A Bayesian approach to dynamic contours through stochastic sampling and simulated annealing

In many applications of image analysis, simply connected objects are to
be located in noisy images. During the last 5-6 years active contour
models have become popular for finding the contours of such objects.
Connected to these models are iterative algorithms for finding the
minimizing energy curves making the curves behave dynamically through
the iterations. These approaches do however have several disadvantages.
The numerical algorithms that are in use constraint the models that can
be used. Furthermore, in many cases only local minima can be achieved.

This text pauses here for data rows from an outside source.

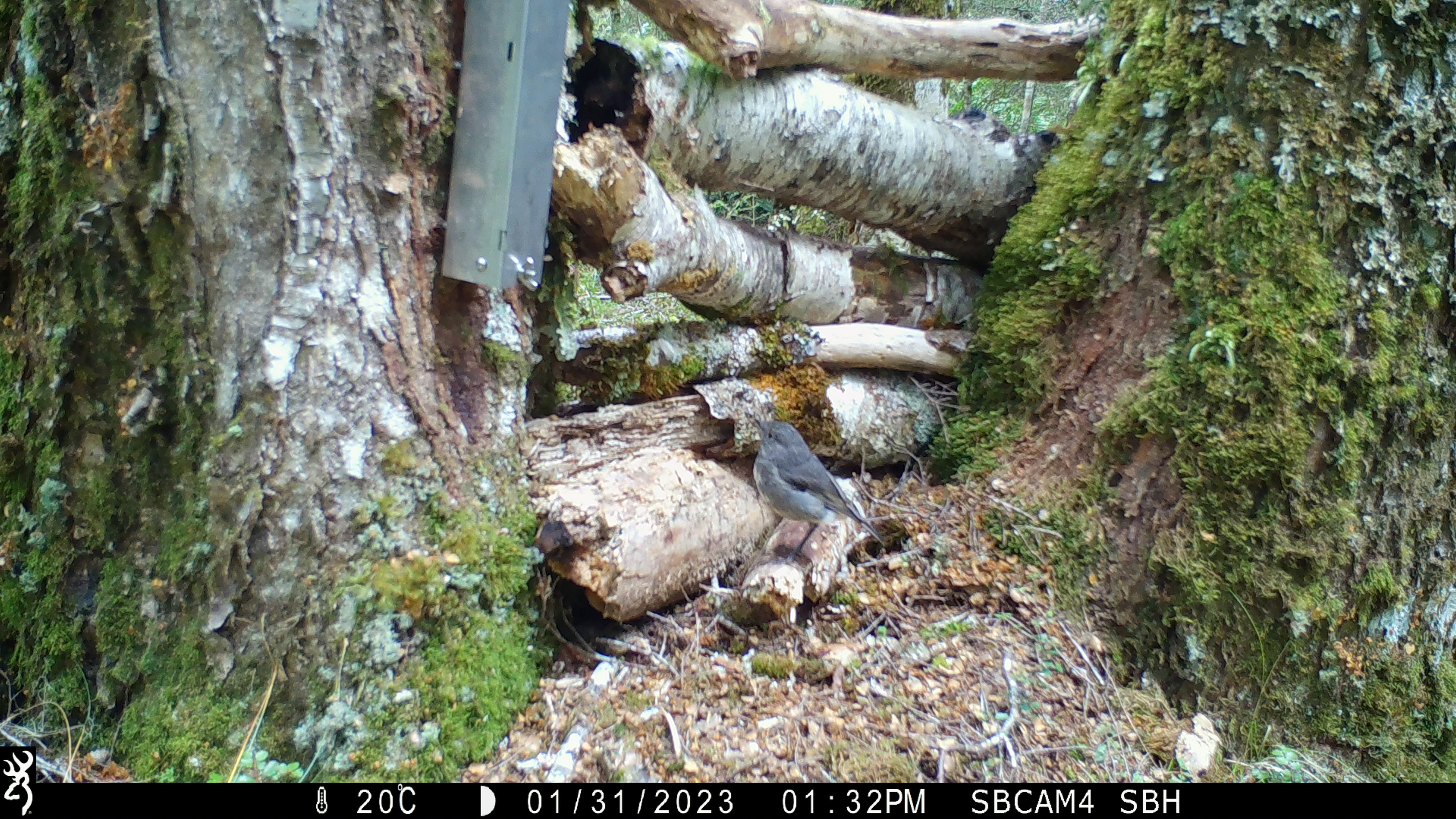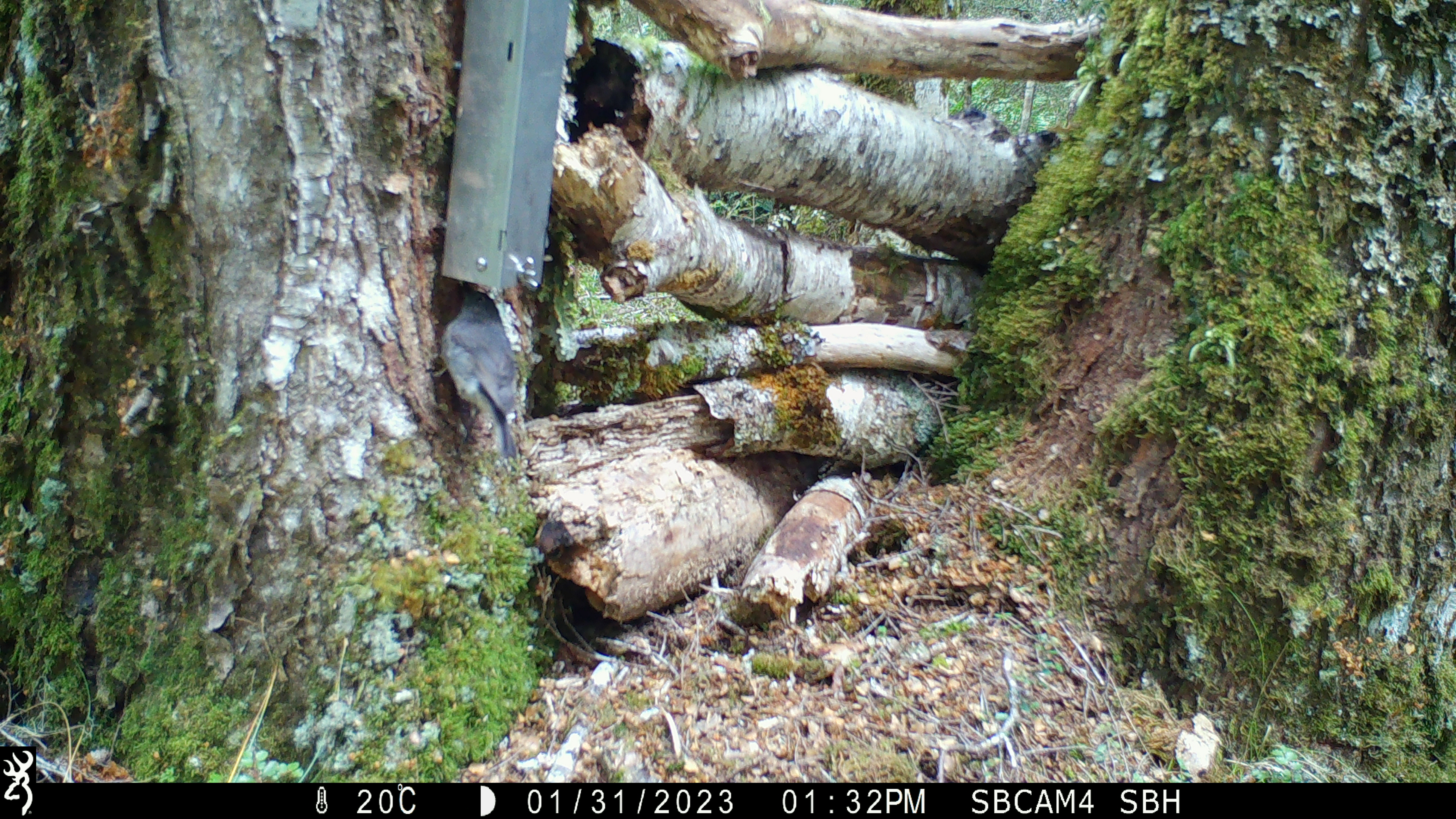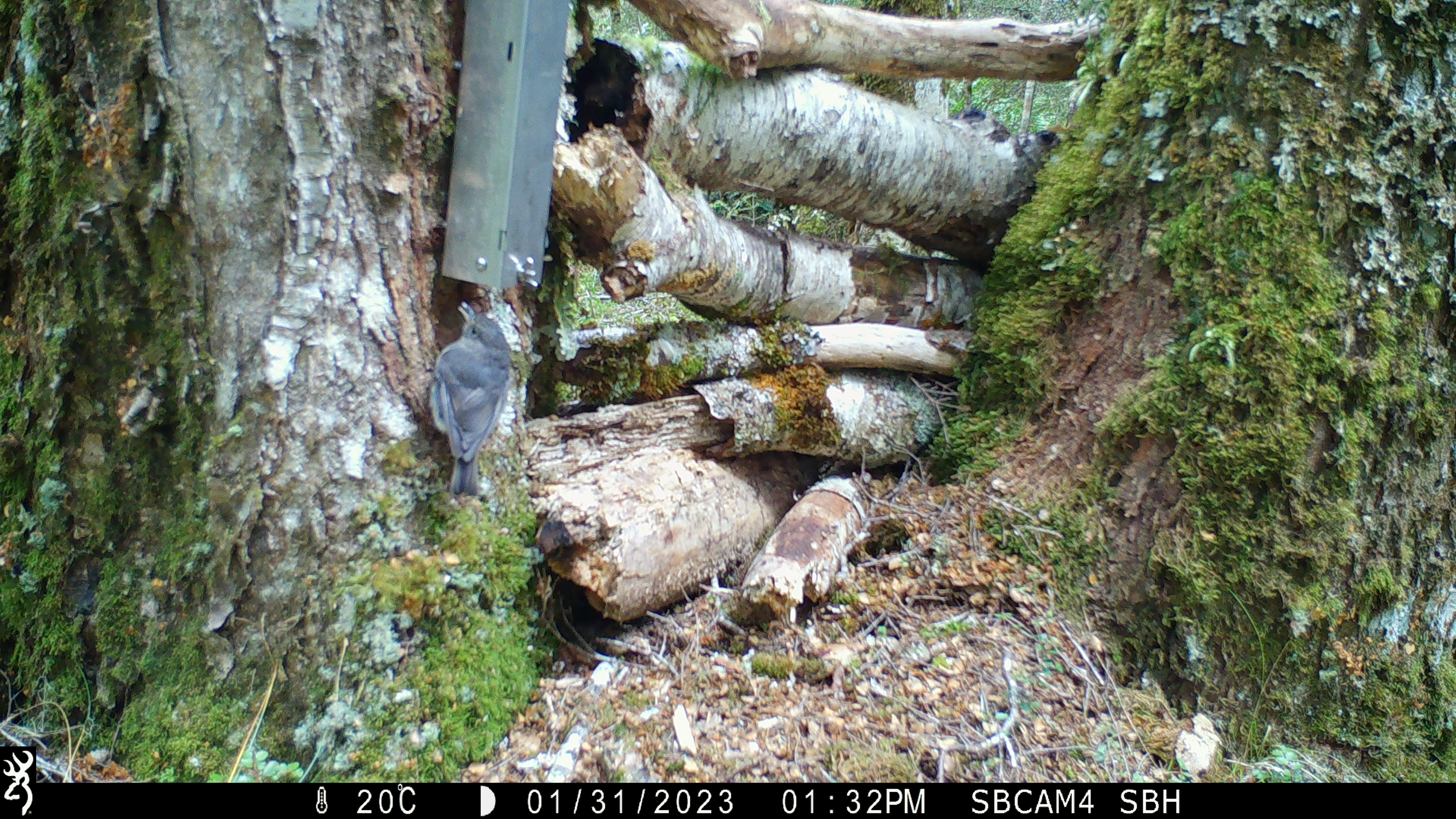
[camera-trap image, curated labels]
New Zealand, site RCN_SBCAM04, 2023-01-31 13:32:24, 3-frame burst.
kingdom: Animalia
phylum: Chordata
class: Aves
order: Passeriformes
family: Petroicidae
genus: Petroica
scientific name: Petroica australis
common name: new zealand robin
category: robin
Robin (new zealand robin) (Petroica australis).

In this paper, we discuss a method for curve detection based on a fully
Bayesian approach. A model for image contours which allows the number
of nodes on the contours to vary is introduced. Iterative algorithms
based on stochastic sampling is constructed, which make it possible to
simulate samples from the posterior distribution, making estimates and
uncertainty measures of specific quantities available. Further,
simulated annealing schemes making the curve move dynamically towards
the global minimum energy configuration are presented. In theory, no
restrictions on the models are made. In practice, however,
computational aspects must be taken into consideration when choosing
the models. Much more general models than the one used for active
contours may however be applied. The approach is applied to ultrasound
images of the left ventricle and to Magnetic Resonance images of the
human brain, and show promising results.